State v. Lambert

Decision Date06 December 1985
Docket NumberNo. 58352,58352
Citation710 P.2d 693,238 Kan. 444
PartiesSTATE of Kansas, Appellant, v. Debra LAMBERT, Appellee.
CourtKansas Supreme Court

Syllabus by the Court

1. The principles stated in Terry v. Ohio, 392 U.S. 1, 88 S.Ct. 1868, 20 L.Ed.2d 889 (1968), and Ybarra v. Illinois, 444 U.S. 85, 100 S.Ct. 338, 62 L.Ed.2d 238 (1979), apply equally to searches conducted on private property or on property open to the public.

2. Even though a search warrant is being executed, each person on the premises who is neither named nor described in the warrant retains individual protections against an unreasonable search or seizure separate and distinct from the rights of those persons described in the warrant.

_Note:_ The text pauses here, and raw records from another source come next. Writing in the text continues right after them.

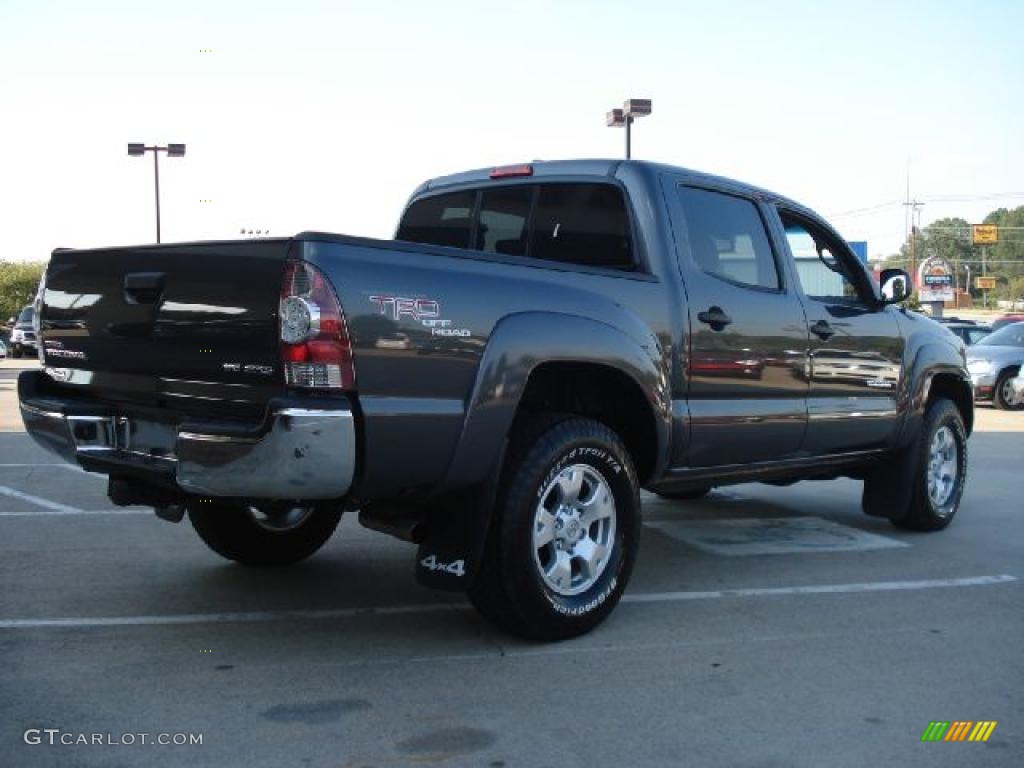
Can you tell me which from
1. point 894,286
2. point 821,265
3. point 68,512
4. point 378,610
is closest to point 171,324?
→ point 378,610

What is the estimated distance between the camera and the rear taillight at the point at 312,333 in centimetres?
361

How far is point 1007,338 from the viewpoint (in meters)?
19.5

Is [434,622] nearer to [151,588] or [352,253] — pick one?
[151,588]

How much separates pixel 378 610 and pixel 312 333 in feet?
5.78

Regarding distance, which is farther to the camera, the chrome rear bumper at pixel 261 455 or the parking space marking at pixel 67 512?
the parking space marking at pixel 67 512

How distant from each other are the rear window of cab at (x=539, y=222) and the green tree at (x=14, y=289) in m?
51.0

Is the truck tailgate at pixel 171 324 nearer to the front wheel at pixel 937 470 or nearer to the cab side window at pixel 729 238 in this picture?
the cab side window at pixel 729 238

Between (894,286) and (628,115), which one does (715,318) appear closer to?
(894,286)

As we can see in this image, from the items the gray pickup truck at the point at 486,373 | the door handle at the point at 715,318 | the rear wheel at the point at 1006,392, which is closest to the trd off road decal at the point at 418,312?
the gray pickup truck at the point at 486,373

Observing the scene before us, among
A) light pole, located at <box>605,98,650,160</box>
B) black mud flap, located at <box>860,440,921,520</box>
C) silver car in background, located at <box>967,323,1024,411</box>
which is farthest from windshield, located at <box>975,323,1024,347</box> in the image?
black mud flap, located at <box>860,440,921,520</box>

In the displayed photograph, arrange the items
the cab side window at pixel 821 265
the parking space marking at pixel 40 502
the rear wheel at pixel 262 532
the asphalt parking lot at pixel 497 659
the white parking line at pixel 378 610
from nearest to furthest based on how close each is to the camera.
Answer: the asphalt parking lot at pixel 497 659
the white parking line at pixel 378 610
the rear wheel at pixel 262 532
the cab side window at pixel 821 265
the parking space marking at pixel 40 502

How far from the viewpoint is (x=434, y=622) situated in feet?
15.5

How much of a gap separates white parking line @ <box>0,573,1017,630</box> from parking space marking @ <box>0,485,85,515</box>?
8.81 feet

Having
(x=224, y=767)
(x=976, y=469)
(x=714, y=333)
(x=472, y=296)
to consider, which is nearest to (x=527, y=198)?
(x=714, y=333)
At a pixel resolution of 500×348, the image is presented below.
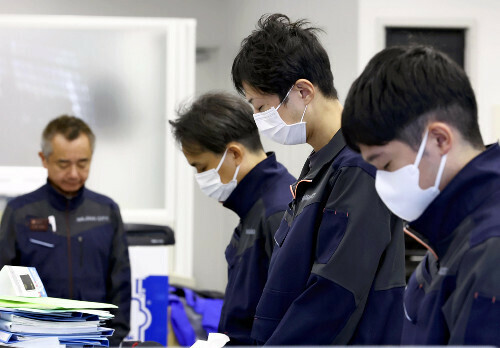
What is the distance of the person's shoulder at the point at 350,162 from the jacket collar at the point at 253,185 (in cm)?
59

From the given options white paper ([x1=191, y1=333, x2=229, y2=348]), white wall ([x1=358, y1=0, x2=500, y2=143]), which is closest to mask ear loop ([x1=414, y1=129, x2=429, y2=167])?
white paper ([x1=191, y1=333, x2=229, y2=348])

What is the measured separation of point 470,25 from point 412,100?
3.25 meters

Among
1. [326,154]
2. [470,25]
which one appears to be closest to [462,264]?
[326,154]

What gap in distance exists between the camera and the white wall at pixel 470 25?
4156 millimetres

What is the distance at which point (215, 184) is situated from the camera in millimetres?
2387

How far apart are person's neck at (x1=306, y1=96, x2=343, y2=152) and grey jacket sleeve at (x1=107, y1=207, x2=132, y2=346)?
5.19 feet

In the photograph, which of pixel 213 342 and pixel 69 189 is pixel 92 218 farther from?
pixel 213 342

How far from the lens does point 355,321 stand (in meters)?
1.50

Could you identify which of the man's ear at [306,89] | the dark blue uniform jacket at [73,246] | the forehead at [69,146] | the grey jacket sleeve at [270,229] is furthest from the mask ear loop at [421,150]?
the forehead at [69,146]

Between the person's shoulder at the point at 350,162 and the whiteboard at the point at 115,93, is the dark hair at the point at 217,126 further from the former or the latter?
the whiteboard at the point at 115,93

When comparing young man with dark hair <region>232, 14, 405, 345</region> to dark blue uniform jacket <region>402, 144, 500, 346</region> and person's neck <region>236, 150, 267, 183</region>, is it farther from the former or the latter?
person's neck <region>236, 150, 267, 183</region>

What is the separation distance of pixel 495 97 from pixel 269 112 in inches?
108

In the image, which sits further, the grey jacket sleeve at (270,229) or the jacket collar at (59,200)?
the jacket collar at (59,200)

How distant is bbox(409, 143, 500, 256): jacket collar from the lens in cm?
114
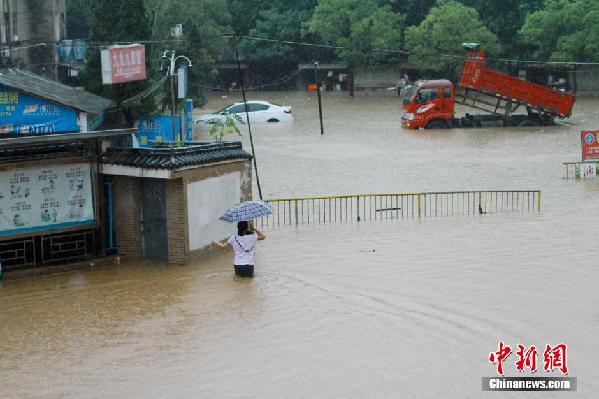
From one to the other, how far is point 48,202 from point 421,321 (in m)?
7.19

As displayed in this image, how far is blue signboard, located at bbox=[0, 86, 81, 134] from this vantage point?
63.4 feet

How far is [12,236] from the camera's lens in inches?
667

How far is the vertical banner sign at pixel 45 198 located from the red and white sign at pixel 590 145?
16.0 m

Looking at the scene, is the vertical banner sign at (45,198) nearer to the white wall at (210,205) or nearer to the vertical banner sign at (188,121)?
the white wall at (210,205)

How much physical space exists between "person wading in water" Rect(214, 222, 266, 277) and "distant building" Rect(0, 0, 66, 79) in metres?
21.1

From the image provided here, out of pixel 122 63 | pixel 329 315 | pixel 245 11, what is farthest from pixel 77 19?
pixel 329 315

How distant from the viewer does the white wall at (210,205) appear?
17812 millimetres

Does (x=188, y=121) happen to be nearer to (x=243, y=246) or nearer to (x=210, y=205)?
(x=210, y=205)

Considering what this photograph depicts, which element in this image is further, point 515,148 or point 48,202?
point 515,148

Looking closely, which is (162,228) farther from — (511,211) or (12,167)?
(511,211)

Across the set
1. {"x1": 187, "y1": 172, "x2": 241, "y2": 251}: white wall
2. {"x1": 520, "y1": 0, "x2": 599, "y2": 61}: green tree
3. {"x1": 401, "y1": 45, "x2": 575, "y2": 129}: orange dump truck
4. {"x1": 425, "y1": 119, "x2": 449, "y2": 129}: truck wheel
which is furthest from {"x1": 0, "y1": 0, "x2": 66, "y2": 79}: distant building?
{"x1": 520, "y1": 0, "x2": 599, "y2": 61}: green tree

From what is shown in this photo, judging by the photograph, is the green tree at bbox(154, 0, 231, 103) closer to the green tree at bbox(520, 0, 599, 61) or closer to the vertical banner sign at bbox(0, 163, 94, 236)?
the green tree at bbox(520, 0, 599, 61)

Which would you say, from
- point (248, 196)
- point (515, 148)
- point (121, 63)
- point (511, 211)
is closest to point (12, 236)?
point (248, 196)

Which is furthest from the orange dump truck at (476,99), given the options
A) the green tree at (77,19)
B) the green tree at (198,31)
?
the green tree at (77,19)
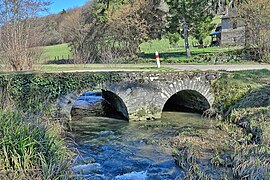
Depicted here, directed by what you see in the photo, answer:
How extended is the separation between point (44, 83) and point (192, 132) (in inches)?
209

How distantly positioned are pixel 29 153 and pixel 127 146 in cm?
478

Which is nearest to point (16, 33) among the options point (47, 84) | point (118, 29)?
point (47, 84)

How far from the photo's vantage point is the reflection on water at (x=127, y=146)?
7285 mm

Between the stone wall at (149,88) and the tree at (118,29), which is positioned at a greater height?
the tree at (118,29)

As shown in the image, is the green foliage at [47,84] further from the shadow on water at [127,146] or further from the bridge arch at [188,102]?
the bridge arch at [188,102]

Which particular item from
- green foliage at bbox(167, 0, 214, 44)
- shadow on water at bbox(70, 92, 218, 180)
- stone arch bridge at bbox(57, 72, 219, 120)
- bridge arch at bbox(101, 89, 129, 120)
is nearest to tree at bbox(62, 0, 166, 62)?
green foliage at bbox(167, 0, 214, 44)

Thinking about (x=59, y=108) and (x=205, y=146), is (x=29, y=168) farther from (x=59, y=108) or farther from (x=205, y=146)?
(x=59, y=108)

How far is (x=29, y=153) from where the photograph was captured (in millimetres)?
4805

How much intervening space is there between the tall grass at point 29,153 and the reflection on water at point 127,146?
65 cm

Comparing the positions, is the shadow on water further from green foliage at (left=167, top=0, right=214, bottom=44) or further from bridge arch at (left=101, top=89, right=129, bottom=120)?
green foliage at (left=167, top=0, right=214, bottom=44)

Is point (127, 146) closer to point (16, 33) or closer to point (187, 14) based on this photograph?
point (16, 33)

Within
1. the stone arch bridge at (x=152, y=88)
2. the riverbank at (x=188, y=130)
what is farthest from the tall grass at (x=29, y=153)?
the stone arch bridge at (x=152, y=88)

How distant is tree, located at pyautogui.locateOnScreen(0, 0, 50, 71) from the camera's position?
1617 centimetres

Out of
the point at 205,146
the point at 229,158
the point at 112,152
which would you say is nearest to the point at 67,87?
the point at 112,152
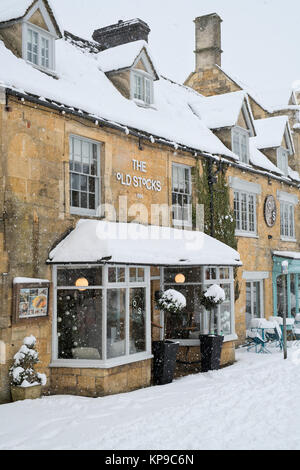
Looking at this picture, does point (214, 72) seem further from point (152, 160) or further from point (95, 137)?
point (95, 137)

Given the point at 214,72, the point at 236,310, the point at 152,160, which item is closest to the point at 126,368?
the point at 152,160

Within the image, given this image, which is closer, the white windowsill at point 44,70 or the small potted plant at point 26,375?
the small potted plant at point 26,375

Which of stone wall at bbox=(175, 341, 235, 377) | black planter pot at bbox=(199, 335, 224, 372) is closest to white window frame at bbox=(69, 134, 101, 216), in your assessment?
black planter pot at bbox=(199, 335, 224, 372)

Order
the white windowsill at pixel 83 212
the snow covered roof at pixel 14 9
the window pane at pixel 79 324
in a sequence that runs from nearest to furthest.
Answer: the window pane at pixel 79 324 < the snow covered roof at pixel 14 9 < the white windowsill at pixel 83 212

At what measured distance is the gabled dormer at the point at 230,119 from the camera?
18.1 metres

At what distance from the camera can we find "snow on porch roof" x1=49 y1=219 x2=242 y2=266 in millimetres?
10532

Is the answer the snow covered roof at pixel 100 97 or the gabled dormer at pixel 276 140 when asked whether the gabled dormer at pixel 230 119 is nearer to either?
the snow covered roof at pixel 100 97

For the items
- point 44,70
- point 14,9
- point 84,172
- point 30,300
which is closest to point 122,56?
point 44,70

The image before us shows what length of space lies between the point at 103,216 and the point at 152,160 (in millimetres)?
2555

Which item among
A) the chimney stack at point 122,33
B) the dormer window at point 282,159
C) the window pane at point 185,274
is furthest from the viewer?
the dormer window at point 282,159

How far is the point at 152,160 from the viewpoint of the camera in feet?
45.6

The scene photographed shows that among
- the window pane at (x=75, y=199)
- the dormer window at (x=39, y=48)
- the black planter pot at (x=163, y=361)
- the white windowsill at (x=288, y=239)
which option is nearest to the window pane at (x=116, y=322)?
the black planter pot at (x=163, y=361)

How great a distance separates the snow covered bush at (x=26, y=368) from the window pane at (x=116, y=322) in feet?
4.96

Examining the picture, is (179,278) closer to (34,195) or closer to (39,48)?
(34,195)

3. Under proper circumstances, the police may search a nonresident visitor or his belongings in the course of executing a warrant for a premises search. These circumstances include: where the individual consents to being searched, where the item is in plain view on the person or in his possession, where there has been a valid arrest and where there is probable cause to search plus exigent circumstances. A search may also be conducted under the Terry v. Ohio, 392 U.S. 1, 88 S.Ct. 1868, 20 L.Ed.2d 889 (1968) exception, which allows a stop and frisk where there is a reasonable belief that the person is armed and dangerous.

Kenneth R. Smith, Asst. Dist. Atty., argued the cause, and Gene M. Olander, Dist. Atty., and Robert T. Stephan, Atty. Gen., were with him on brief for appellant.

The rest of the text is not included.